Scraped caption text data –
* * * * *
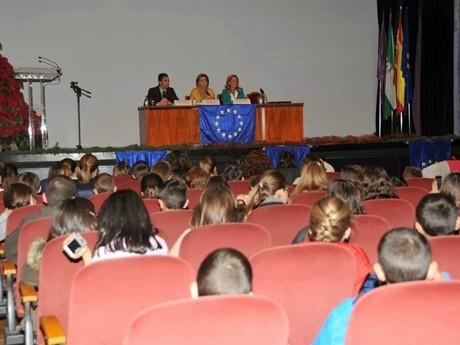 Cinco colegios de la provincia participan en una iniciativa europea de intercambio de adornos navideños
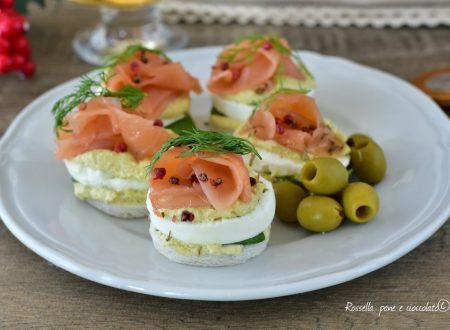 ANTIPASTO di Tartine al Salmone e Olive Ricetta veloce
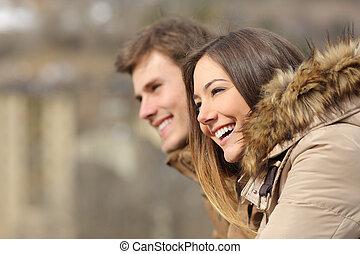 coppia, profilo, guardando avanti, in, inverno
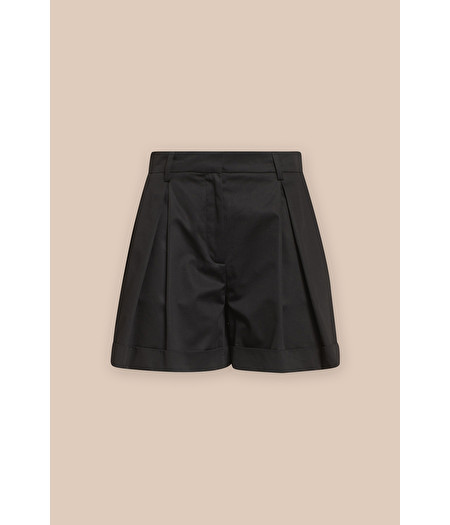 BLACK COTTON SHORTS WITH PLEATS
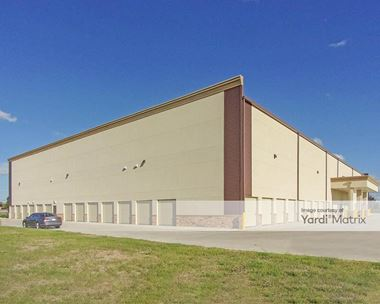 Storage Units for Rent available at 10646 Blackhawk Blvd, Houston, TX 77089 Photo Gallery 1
* * * * *
Work instruction – Retype every record as it stands. None of the pictures should appear.

Task solution –
 Cinco colegios de la provincia participan en una iniciativa europea de intercambio de adornos navideños
 ANTIPASTO di Tartine al Salmone e Olive Ricetta veloce
 coppia, profilo, guardando avanti, in, inverno
 BLACK COTTON SHORTS WITH PLEATS
 Storage Units for Rent available at 10646 Blackhawk Blvd, Houston, TX 77089 Photo Gallery 1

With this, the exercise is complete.